O casamento consular é válido não só no Brasil, mas na Europa também.
As autoridades europeias podem ignorar o casamento consular, ou recusar-se a registrá-lo mas, em caso de disputa judicial (separação, divórcio, guarda dos filhos, divisão do patrimônio, herança etc.), uma das partes pode invocar o casamento brasileiro, e a outra, o casamento belga. As complicações judiciais são potencialmente infindáveis, mas só quem ganha com isso são os advogados e cartórios.
Por tudo isso, o Consulado desestimula fortemente qualquer brasileiro que possua uma nacionalidade europeia ou pretenda adquiri-la a proceder ao casamento consular. No caso da nacionalidade belga, não celebramos, para não contrariar a jurisprudência local.

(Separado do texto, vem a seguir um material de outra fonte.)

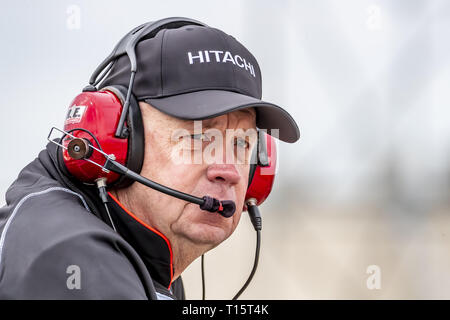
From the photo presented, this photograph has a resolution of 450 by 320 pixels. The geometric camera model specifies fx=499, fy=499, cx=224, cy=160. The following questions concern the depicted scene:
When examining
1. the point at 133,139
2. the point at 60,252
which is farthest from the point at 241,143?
the point at 60,252

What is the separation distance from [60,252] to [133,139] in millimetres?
317

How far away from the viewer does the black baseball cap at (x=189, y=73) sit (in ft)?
3.10

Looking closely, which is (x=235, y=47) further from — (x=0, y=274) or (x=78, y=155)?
(x=0, y=274)

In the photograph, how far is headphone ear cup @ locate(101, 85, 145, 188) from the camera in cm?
93

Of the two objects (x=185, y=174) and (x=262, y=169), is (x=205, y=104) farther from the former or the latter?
(x=262, y=169)

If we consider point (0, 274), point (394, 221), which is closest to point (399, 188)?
point (394, 221)

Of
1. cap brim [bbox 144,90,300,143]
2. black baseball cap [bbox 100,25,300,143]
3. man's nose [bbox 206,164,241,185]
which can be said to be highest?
black baseball cap [bbox 100,25,300,143]

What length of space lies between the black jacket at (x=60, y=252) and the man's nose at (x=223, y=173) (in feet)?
0.74

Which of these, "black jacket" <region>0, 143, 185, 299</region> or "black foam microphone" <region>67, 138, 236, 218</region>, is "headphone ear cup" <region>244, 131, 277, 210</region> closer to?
"black foam microphone" <region>67, 138, 236, 218</region>

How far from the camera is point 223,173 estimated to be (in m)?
0.94

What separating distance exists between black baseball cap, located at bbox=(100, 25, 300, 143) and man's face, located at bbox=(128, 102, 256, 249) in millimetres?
37

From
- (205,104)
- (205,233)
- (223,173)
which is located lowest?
(205,233)

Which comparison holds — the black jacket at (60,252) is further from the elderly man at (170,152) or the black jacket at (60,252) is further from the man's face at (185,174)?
the man's face at (185,174)

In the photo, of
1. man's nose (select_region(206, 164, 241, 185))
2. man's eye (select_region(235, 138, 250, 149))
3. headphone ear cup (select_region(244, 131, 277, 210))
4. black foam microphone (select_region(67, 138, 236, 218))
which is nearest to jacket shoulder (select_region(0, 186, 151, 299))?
black foam microphone (select_region(67, 138, 236, 218))
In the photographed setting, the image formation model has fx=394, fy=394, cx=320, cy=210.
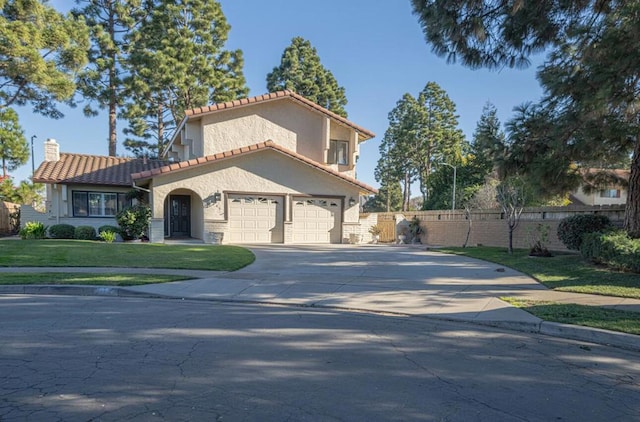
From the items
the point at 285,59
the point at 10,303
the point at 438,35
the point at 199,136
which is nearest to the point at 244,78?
the point at 285,59

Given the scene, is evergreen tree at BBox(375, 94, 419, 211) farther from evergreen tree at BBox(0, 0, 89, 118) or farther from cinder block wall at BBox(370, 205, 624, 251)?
evergreen tree at BBox(0, 0, 89, 118)

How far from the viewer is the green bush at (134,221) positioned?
719 inches

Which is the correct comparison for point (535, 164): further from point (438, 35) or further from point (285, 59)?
point (285, 59)

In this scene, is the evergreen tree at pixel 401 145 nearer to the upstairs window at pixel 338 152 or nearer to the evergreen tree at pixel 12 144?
the upstairs window at pixel 338 152

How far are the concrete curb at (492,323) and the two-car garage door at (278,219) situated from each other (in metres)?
10.4

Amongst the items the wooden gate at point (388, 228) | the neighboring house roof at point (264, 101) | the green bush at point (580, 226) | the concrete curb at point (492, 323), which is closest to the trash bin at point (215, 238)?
the neighboring house roof at point (264, 101)

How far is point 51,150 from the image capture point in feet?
72.4

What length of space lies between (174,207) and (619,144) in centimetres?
2030

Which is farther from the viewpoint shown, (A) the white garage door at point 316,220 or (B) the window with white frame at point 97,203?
(B) the window with white frame at point 97,203

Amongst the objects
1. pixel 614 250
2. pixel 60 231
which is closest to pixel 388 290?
pixel 614 250

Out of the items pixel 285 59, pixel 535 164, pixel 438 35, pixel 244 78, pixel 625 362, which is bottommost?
pixel 625 362

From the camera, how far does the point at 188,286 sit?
913cm

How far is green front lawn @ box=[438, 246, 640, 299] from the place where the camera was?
8.71 meters

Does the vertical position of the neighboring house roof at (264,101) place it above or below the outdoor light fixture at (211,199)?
above
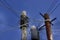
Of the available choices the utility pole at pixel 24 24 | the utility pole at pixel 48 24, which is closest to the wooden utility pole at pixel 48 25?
the utility pole at pixel 48 24

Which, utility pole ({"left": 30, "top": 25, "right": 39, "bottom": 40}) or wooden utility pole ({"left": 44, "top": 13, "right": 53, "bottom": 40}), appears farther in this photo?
wooden utility pole ({"left": 44, "top": 13, "right": 53, "bottom": 40})

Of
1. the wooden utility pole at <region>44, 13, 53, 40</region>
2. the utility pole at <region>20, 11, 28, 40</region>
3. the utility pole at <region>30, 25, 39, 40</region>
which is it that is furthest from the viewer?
the utility pole at <region>20, 11, 28, 40</region>

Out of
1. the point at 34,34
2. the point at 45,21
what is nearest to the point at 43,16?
the point at 45,21

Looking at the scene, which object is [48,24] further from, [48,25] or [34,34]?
[34,34]

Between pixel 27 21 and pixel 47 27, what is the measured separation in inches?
80.8

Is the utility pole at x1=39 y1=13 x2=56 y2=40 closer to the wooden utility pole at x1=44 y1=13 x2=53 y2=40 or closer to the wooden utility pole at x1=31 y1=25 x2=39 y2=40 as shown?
the wooden utility pole at x1=44 y1=13 x2=53 y2=40

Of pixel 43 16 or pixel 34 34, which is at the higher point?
pixel 43 16

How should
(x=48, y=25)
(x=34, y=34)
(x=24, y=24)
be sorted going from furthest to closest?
1. (x=24, y=24)
2. (x=48, y=25)
3. (x=34, y=34)

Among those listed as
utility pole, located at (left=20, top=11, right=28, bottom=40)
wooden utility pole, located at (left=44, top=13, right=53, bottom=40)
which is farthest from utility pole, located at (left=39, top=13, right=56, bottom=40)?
utility pole, located at (left=20, top=11, right=28, bottom=40)

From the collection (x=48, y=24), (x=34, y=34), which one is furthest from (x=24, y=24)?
(x=34, y=34)

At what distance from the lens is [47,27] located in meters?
13.5

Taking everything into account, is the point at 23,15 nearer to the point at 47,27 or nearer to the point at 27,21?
the point at 27,21

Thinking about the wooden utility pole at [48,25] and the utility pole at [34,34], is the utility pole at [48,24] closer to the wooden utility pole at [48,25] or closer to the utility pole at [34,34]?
the wooden utility pole at [48,25]

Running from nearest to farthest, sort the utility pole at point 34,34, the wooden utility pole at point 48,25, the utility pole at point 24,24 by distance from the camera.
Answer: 1. the utility pole at point 34,34
2. the wooden utility pole at point 48,25
3. the utility pole at point 24,24
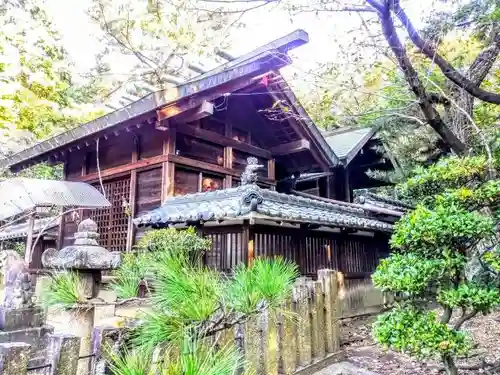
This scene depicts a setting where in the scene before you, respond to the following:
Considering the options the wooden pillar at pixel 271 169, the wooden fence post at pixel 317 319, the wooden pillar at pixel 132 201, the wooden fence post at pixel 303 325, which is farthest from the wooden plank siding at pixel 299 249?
the wooden pillar at pixel 271 169

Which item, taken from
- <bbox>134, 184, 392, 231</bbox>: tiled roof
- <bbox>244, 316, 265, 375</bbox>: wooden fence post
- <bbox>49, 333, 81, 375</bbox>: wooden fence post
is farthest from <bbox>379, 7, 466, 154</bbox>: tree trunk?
<bbox>49, 333, 81, 375</bbox>: wooden fence post

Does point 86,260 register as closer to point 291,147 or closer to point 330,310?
point 330,310

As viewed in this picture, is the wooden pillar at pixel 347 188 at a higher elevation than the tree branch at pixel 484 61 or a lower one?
lower

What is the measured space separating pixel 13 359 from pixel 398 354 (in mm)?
5688

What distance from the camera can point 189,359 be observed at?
5.99ft

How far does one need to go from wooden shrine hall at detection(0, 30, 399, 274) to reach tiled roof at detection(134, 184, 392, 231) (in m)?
0.03

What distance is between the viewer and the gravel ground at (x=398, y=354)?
16.9 ft

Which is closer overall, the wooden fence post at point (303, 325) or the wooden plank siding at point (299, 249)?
the wooden fence post at point (303, 325)

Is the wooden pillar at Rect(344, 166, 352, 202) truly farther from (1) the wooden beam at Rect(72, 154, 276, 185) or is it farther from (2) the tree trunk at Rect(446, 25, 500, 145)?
(2) the tree trunk at Rect(446, 25, 500, 145)

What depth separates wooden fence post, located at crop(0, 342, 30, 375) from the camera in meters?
1.85

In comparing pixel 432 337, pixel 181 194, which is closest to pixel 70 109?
pixel 181 194

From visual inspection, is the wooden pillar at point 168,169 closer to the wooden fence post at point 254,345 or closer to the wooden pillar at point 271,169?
the wooden pillar at point 271,169

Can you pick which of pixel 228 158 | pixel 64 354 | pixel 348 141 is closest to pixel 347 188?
pixel 348 141

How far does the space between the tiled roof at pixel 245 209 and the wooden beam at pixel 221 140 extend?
176cm
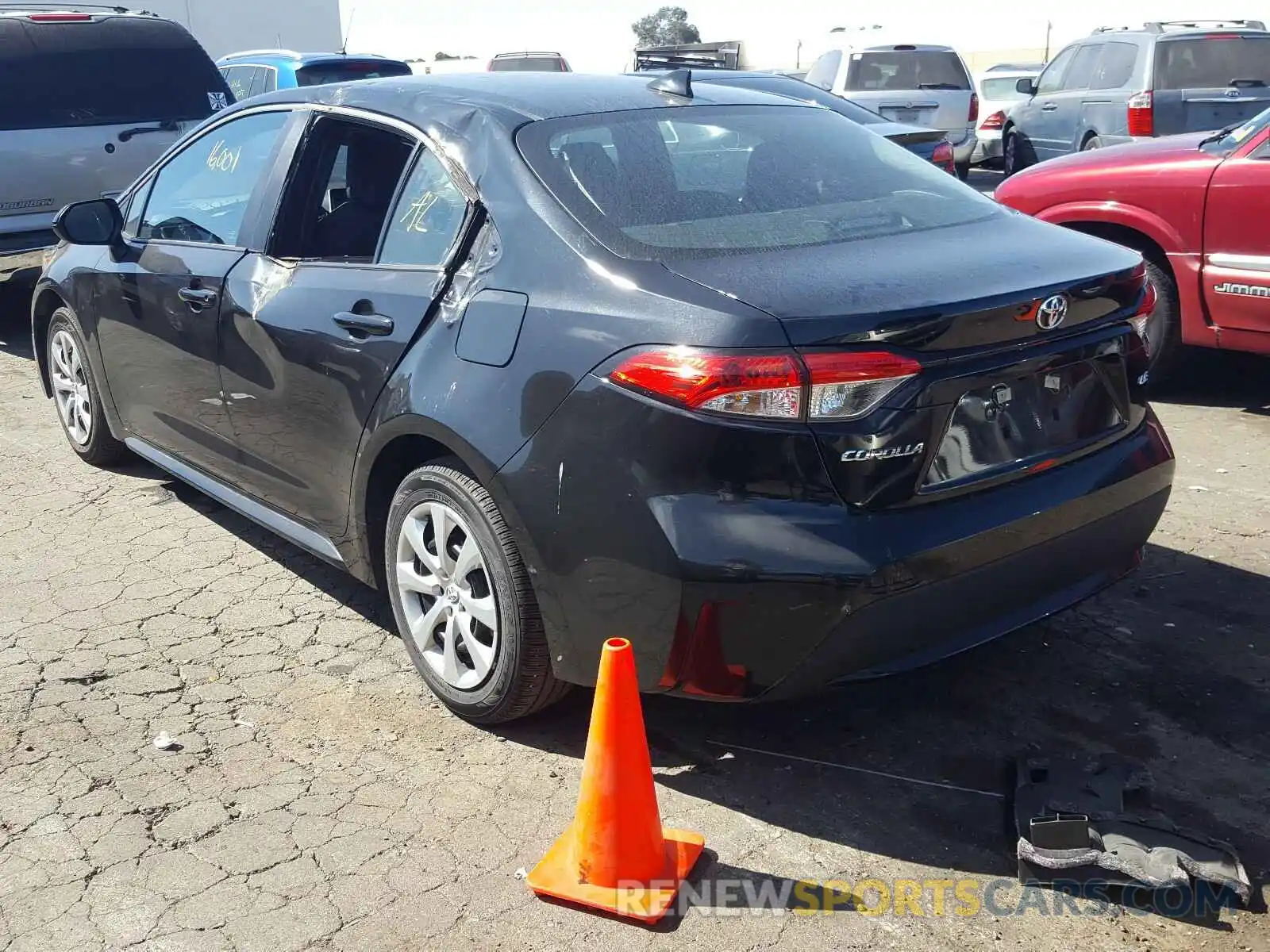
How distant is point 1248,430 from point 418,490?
4.41 m

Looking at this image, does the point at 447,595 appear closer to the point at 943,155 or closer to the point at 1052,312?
the point at 1052,312

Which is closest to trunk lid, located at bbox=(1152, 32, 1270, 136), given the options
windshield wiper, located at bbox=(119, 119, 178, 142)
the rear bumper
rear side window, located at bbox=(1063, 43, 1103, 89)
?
rear side window, located at bbox=(1063, 43, 1103, 89)

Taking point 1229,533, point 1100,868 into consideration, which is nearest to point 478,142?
point 1100,868

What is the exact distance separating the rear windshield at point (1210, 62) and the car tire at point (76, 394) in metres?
10.0

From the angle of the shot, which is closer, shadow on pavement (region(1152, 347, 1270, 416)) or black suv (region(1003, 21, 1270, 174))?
shadow on pavement (region(1152, 347, 1270, 416))

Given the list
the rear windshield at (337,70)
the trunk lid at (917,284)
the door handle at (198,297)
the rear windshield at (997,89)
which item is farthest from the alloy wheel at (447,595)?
the rear windshield at (997,89)

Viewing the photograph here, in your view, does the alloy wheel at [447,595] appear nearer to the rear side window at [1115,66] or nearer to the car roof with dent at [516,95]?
the car roof with dent at [516,95]

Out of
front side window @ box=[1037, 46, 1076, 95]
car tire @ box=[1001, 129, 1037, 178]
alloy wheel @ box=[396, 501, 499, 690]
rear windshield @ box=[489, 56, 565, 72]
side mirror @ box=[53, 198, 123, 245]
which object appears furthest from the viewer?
rear windshield @ box=[489, 56, 565, 72]

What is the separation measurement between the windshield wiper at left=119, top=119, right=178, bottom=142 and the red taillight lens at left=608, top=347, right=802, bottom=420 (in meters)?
7.26

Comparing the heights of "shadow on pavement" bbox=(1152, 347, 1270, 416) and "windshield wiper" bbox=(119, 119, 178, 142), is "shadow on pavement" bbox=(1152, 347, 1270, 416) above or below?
below

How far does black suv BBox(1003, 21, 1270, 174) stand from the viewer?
11.8 m

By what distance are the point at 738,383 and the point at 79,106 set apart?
7549mm

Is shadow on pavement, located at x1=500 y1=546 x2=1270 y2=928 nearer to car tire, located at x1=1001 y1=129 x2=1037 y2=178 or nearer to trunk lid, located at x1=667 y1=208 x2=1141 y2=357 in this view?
trunk lid, located at x1=667 y1=208 x2=1141 y2=357

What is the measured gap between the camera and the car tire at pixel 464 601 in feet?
10.9
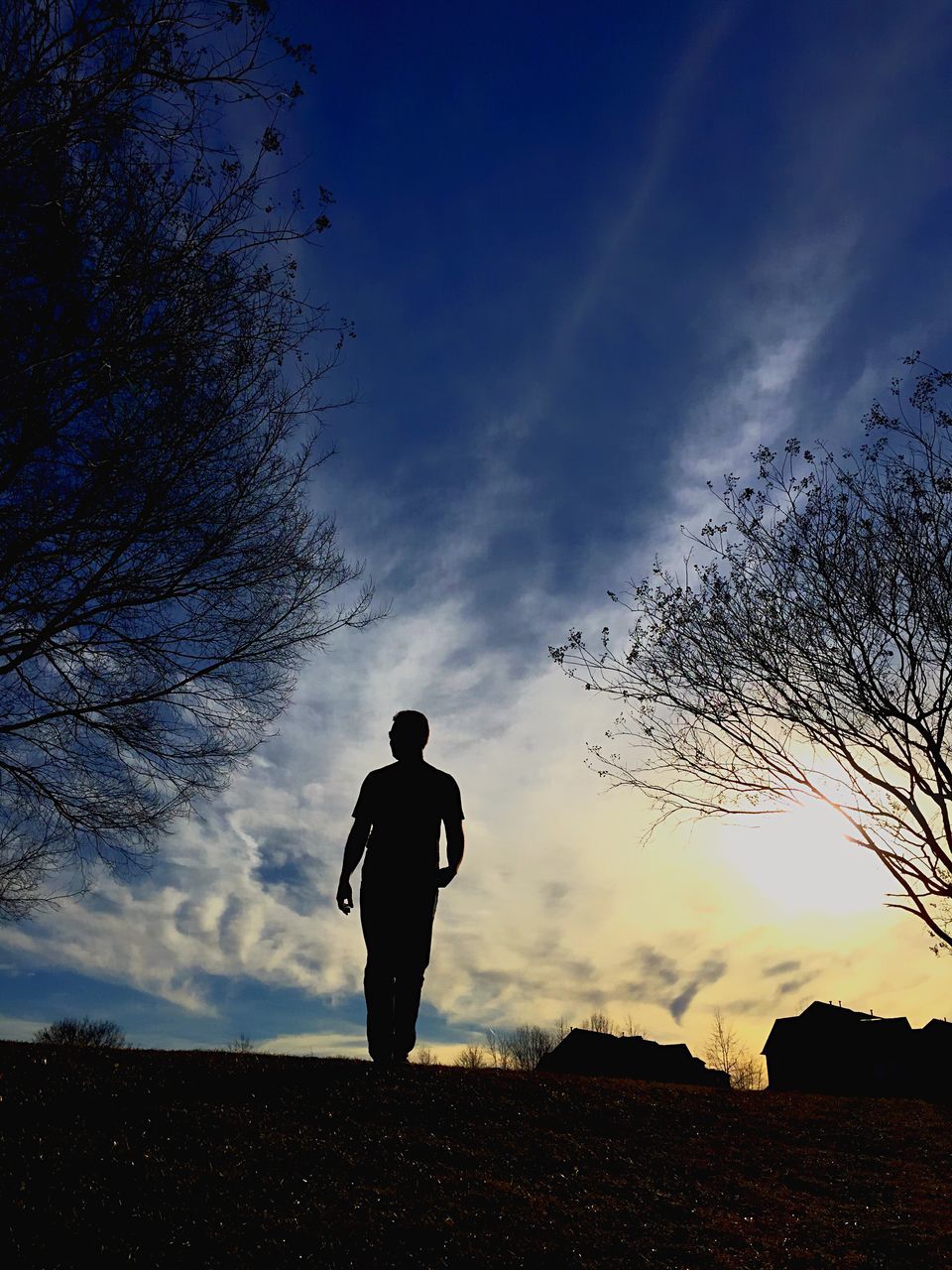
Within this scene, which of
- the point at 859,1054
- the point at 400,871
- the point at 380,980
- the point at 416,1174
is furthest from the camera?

Caso o binacional brasileiro e europeu insista e proceda ao casamento consular, em nenhuma hipótese, sublinho, em nenhuma hipótese deverá casar-se de novo, diante da autoridade local, enquanto o casamento anterior não for dissolvido por divórcio ou falecimento do cônjuge.
O que o binacional casado no Consulado deve fazer é insistir para transcrever o casamento consular na Commune, com as datas e nomes exatos que constam da certidão de casamento brasileira. Caso isso seja negado e os mesmos noivos desejarem ter um casamento facilmente reconhecível pelas autoridades locais, eles deverão providenciar o divórcio no Brasil e, só depois, casarem-se de novo na Commune.
Em resumo, o melhor curso de ação para os brasileiros binacionais que pretendem se casar no Exterior é o casamento perante a autoridade local, no caso da Bélgica a Commune. E, depois, não se esqueçam de registrar no Consulado a certidão da Commune, e de transcrevê-la em Cartório no Brasil na primeira ocasião.